Justizia (Bild: Tingey injury law firm/Unsplash)

Weltkirche

Die vati­ka­ni­sche Jus­tiz vor neuen Herausforderungen

Grosse Her­aus­for­de­run­gen an die Jus­tiz des Vati­kan­staats hat der neue vati­ka­ni­sche Gene­ral­staats­an­walt Ales­san­dro Diddi ange­kün­digt. Das zurück­lie­gende Gerichts­jahr sei bereits ein beson­de­res gewe­sen, sagte Diddi, der seit einem hal­ben Jahr im Amt ist.

Das vatikanische Gerichtsjahr 2022 war geprägt durch ein grosses, bisher nicht abgeschlossenes Wirtschaftsstrafverfahren gegen frühere vatikanische Funktionäre im Bereich Finanzen. Der Generalstaatsanwalt Alessandro Diddi äusserte sich anlässlich der Eröffnung des neuen Gerichtsjahres in Anwesenheit des Papstes und des italienischen Justizministers Carlo Nordio im Vatikan zur aktuellen Situation.

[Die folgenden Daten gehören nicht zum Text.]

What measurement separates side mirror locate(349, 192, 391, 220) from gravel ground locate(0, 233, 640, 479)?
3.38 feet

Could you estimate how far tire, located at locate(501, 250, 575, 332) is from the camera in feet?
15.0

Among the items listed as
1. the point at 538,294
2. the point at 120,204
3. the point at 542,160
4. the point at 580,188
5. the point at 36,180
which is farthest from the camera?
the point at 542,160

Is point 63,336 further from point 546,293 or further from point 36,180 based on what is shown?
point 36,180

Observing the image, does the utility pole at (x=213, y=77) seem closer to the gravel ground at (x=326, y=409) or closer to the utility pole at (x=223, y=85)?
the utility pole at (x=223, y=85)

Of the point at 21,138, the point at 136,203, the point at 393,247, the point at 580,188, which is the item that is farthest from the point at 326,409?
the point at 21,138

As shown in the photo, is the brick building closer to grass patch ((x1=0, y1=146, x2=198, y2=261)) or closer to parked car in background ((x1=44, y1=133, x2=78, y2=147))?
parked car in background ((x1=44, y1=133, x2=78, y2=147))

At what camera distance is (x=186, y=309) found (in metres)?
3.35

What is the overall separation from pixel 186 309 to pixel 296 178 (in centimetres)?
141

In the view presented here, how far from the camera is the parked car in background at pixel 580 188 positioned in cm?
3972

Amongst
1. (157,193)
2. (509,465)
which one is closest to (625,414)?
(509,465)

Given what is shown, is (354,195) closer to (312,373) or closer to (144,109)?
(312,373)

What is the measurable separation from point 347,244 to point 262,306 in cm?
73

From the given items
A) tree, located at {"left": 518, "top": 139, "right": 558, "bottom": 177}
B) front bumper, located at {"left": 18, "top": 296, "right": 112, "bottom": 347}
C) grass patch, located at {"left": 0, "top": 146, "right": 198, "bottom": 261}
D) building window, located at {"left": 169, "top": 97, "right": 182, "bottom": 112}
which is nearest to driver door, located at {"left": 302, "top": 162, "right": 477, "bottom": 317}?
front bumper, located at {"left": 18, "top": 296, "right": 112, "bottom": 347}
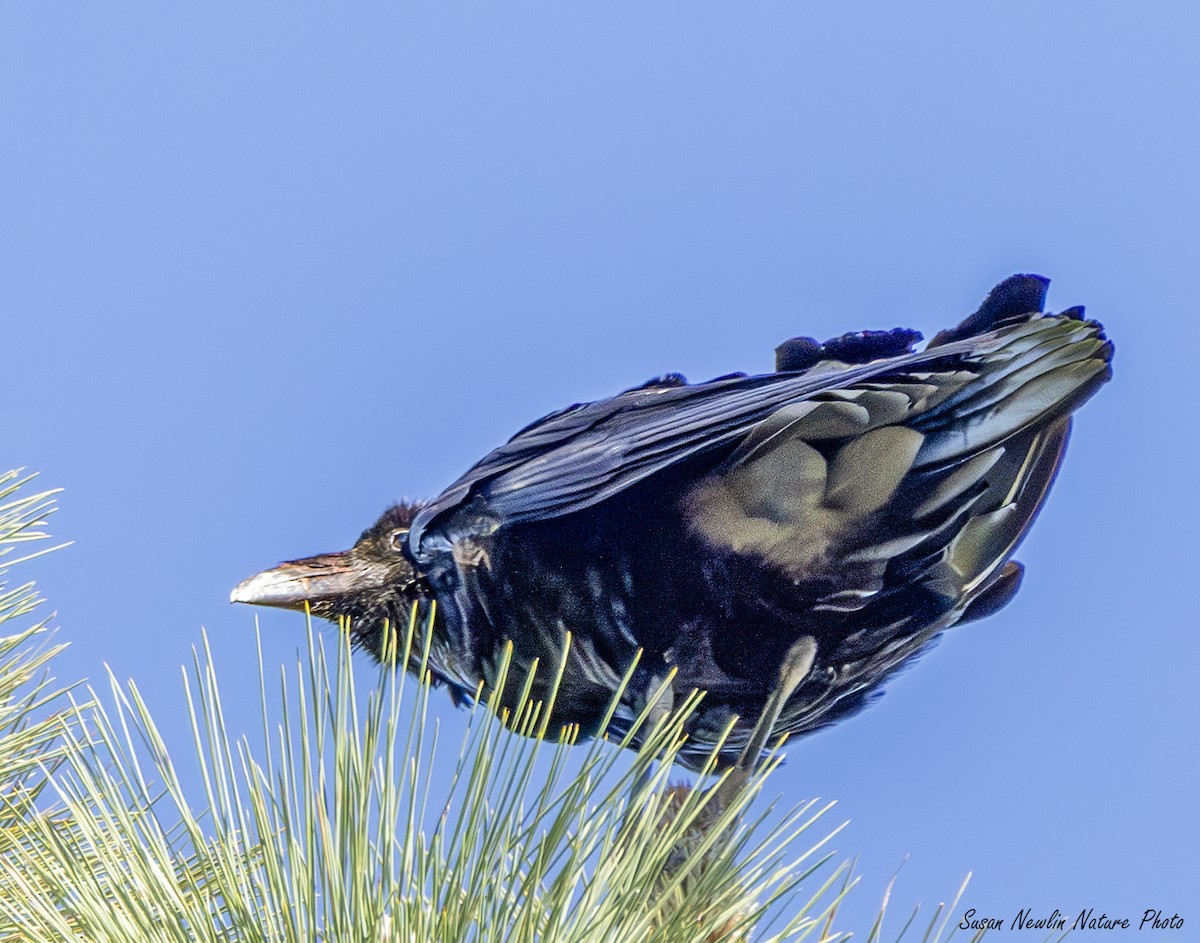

Die wachsende Aufmerksamkeit der Öffentlichkeit mache den Akteuren der vatikanischen Justiz bewusst, wie gross die ihnen anvertraute Verantwortung sei. Sie müssten ihre Aufgaben sehr gewissenhaft und unter Beachtung der Rechte der Angeklagten erfüllen.

Es gebe derzeit immer häufiger Ermittlungen in Dingen, die über die vatikanischen Staatsgrenzen hinausreichten. Deshalb habe seine Behörde jetzt häufig Kontakt mit ausländischen Justiz- und Polizeibehörden. Dem italienischen Justizminister dankte er für die Bereitschaft zur Zusammenarbeit, da es zwischen dem Vatikanstaat und der Italienischen Republik kein förmliches Rechtshilfeabkommen gebe.

Derzeit nähmen auch aus anderen Ländern die Anfragen an seine Behörde zu, Ermittlungsergebnisse über die Grenzen hinweg zu teilen, betonte Diddi. Dies zeige, wie wertvoll die Arbeit der Staatsanwaltschaft und der Polizei in dem kleinen Staat der Vatikanstadt sei.

Diddi hatte im Januar überraschend angekündigt, der Vatikan werde im Fall der 1983 spurlos verschwundenen Jugendlichen Emanuela Orlandi Ermittlungen aufnehmen. Dieser ungelöste Fall bewegt die Öffentlichkeit seit Jahrzehnten, die italienische Justiz hatte ihn im Jahr 1997 wegen fehlender Beweise zu den Akten gelegt.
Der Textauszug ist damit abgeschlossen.